- Cross Channel ferry links hit by storms
The stormy weather battering the north of France and the south of the UK forced several Channel ferry crossings to be cancelled on Monday due to rough seas. With winds of 130km/h recorded off the coast of Finistère in Brittany it was inevitable that transport would be disrupted.
LD Lines cancelled boats between Le Havre and Dieppe to Portsmouth on Monday and Tuesday. The 12pm crossing between Saint-Nazaire and Gijon in northern Spain was also cancelled.
Brittany Ferries has also been forced to cancel crossings from St Malo in Brittany and Ouistreham in Normandy to Portsmouth. A departure from Cherbourg to Portsmouth is however set to leave at 10.30pm on Monday.
The service between Roscoff, in Brittany and Plymouth has been cancelled but the crossing from Plymouth to St Malo will continue as scheduled on Monday.
Earlier residents of the north west of France were braced for severe gales and possible coastal flooding from Monday through to Tuesday, with 14 departments placed on orange alert – the second-highest threat level available.
The departments of Morbihan, Finistère and Côtes d’Armor had already been placed on alert on Sunday evening, and on Monday morning France’s national meteorological service Météo France added 11 further departments to that list.

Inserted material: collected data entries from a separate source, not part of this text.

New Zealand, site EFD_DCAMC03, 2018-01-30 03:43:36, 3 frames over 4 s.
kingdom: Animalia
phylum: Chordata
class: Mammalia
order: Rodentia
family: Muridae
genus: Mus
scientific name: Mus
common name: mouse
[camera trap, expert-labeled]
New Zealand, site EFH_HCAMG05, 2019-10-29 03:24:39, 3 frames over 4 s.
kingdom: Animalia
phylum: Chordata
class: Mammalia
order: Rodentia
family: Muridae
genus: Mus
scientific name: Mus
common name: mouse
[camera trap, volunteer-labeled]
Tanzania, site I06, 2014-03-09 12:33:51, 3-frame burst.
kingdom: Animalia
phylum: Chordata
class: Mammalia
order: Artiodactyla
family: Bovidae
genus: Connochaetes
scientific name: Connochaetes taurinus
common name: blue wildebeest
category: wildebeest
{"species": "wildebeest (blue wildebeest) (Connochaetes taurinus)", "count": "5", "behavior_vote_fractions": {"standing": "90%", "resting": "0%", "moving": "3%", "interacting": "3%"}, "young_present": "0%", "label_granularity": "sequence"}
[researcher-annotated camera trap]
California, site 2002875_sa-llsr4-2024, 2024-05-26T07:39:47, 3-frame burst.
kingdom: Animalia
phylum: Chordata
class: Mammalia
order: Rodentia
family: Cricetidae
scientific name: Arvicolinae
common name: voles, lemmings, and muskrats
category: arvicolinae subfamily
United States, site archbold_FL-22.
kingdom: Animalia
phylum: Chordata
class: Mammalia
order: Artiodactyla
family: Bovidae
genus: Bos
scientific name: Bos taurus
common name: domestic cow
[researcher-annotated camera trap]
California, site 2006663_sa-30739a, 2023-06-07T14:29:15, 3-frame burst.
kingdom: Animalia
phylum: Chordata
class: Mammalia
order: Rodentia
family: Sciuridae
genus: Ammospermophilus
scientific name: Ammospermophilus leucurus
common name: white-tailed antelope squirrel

An atmospheric depression which struck the north west of Ireland overnight is set to arrive on the west coast of Brittany at around 2pm on Monday, bringing winds of up to 110 km/h inland, 120 km/h on coasts, and 140 km/h on exposed headlands.
At time of writing, Météo France had forecast the orange alert to last until 12pm on Tuesday in the following departments: Finistère, Morbihan, Côtes d’Armor, Loire-Atlantique, Ille-et-Villaine, Mayenne, Orne, Calvados, Manche, Eure, Seine-Maritime, Somme, Pas-de-Calais, and Nord.
Furthermore, expected heavy rainfall on the west coast of Brittany (up to 40 or 50 mm in 24 hours) could combine with waves caused by strong winds and high tide this evening, to cause flooding on the coasts of Morbihan and Finistère, and in low-lying areas, according to Météo France.